At one pharma clients global manufacturing centre, we helped them understand where best to drive digitisation and disruptive change across manufacturing and supply chain. This was based on a collation of best practice and current trends, set against the client’s portfolio and market opportunities. Based on our analysis, they accelerated the application and adoption of sixteen new technologies, creating new value estimated in the order of billions. We then worked closely with the client to help generate the vision for internal communication and formulate a governance model for roll-out across the organisation.

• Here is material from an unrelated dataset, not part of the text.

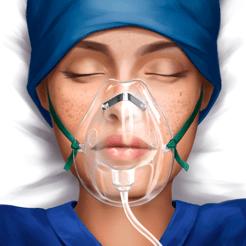 Operate Now Hospital Simulator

Accelerate technology adoption
You are now at the point where you need to build a resilient and scalable landscape that can fully enable your vision and release the total value opportunity.
Some clients are aware of the areas that need performance improvement. In these cases, different technology types such as machine learning, digital twin, and generative AI can be chosen based on need. Where the need is less clear, a digital scan can be beneficial. Here, for example, technology experts and business representatives would ‘walk’ the production line to identify issues and potential improvements. The result is a report highlighting the most beneficial technology solutions for the organisation.
Along the way, DevOps and Agile principles encourage the development and testing of new ideas, ensuring they can seamlessly integrate into the broader system architecture. And by establishing domain centres of excellence, the organisation can standardise processes and set industry benchmarks for best practice. Working with a global client to create, protect, and globally scale their new-to-world smart milling technology, we helped them manage manufacturing supply chain risk and continuity. Together with the client, we identified and integrated enabling technologies, and built a half-sized pilot plant capable of fully autonomous operation via our novel self-learning algorithm. As a result, the client and PA created the specifications to turn the pilot mill into a fully operational production manufacturing process.
This structured approach offers pharma organisations a clear route to progress. It’s where they optimise before they augment, and where step-by-step success builds the momentum for the entire organisation to come on the journey to the intelligent enterprise. And for those already on the journey, it’s a way to further foster digital factory excellence.